If he’d just quirked an eyebrow or smiled apologetically or done anything else, she’d have believed him. As it was, she had the feeling she’d just walked up against an electric fence: invisible but powerful.

The waiter presented the bill; Joe paid. Outside, the sun was sinking in the west over Puget Sound and the hazy line of the Olympic Mountains. It must be eight-thirty, but days were still long at this time of year. Teresa didn’t protest when Joe used his hand on the small of her back to steer her toward his pickup. As if she didn’t know where it was.

“Sure you don’t want to go to a movie?” Joe asked.

“I wish I could,” she said, meaning it. “But I’d better not. I have to be at work awfully early tomorrow.”

He nodded, and she wished she could tell if he had asked again only to be polite. The short drive to her house was mostly silent. She wondered what he was thinking, anticipated that moment when he’d turn toward her, hoped her children would be tactful enough not to dash out to meet her when they heard the engine. She should have rented them a video, something engrossing. Next time…

The pickup pulled into her long driveway. She needed to mow again, she noticed, with one tiny corner of her consciousness. The rest of it was occupied with agonizing. What if he didn’t kiss her? Maybe he’d invited her out because he’d felt cornered; she’d been obvious enough, coming right out and asking if he was married. Maybe he didn’t like direct women.

Then they might as well forget the whole thing right now, she admitted.

The pickup slowed, stopped. No dogs; the kids must have let them in the house. He killed the engine. The front door of her house didn’t fly open. He turned toward her.

Teresa took a deep breath and smiled. “Thanks for dinner, Joe. I enjoyed myself.”

“Me, too.” His voice had roughened slightly. With surprising awkwardness, he said, “I don’t suppose we have an awful lot in common, but…maybe we could do it again.”

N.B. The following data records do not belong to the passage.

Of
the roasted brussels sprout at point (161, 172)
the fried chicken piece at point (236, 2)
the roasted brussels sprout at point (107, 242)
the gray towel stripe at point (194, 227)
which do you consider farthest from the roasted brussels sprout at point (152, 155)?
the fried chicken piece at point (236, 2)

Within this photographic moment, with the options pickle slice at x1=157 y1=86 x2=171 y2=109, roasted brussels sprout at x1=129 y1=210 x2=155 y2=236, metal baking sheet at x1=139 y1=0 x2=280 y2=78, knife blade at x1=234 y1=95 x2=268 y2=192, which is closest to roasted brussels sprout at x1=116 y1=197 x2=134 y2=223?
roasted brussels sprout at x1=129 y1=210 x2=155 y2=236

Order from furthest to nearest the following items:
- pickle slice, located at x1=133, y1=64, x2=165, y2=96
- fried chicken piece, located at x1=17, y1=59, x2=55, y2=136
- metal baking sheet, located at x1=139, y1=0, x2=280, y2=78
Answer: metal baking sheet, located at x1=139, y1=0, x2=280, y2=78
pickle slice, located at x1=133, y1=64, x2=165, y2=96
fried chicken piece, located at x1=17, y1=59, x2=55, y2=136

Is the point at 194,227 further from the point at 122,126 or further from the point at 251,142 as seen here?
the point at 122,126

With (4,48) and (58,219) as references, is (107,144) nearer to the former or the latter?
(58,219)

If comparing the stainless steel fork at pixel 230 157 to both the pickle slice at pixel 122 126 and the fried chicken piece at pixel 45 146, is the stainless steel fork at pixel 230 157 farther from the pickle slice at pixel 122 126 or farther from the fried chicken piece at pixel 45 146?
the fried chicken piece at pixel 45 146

Was that a brush-off? Good Lord, why was she panicking? This was a first date! If it worked, it worked. If it didn’t, it didn’t.

“Sure,” she murmured.

He reached out more tentatively than she might have expected, although his hand was solid and warm on the back of her neck. His thumb traced a circle around the bump of her vertebra, which had the effect of tapping a Morse code directly into her spinal cord. This feels good. More. More.

He bent his head as though giving her time to withdraw. Fat chance. His lips were soft and dry and as warm as that big hand, gently massaging her neck. Their mouths brushed together, once, twice, before his settled more firmly on hers and nudged her lips apart. By that time, she was enthusiastically participating.

If he minded her leaning into him and nibbling at his lower lip, his groan wasn’t a good way of telling her. His other hand gripped her upper arm and tugged her even closer. Somehow his mouth was hot and damp now, and his tongue had touched hers, circled it just like his thumb was circling on her nape. She felt as mindless as a teenager making out with the object of her first crush.

More. More.

Joe was the one to pull back a little and let out a shaky breath. “I think,” he said huskily, “we’d better say good-night.”

“Good-night?”

“Isn’t that the appropriate way to bid someone farewell in the evening?”

Consciousness was returning. She tried to straighten with dignity. “I knew what you meant.”

“Good.” The trace of amusement in his voice didn’t show in the molten blue of his eyes. His hand tightened on her neck, then released her. “How about a movie next week? I’d suggest tomorrow night, except…”

When he hesitated, she finished, “I might have a rebellion on my hands. Next week sounds good.”

He muttered something inarticulate, gave her a quick hard kiss, then got out. She was dazed enough to wait until he came around and opened her door, offering a hand to the little lady so she could hop down from the high seat. He walked her to the door, smiled, his eyes intense, touched her cheek and left her there.

It was the first time since her husband’s death she’d gone out with a man she wished wasn’t leaving.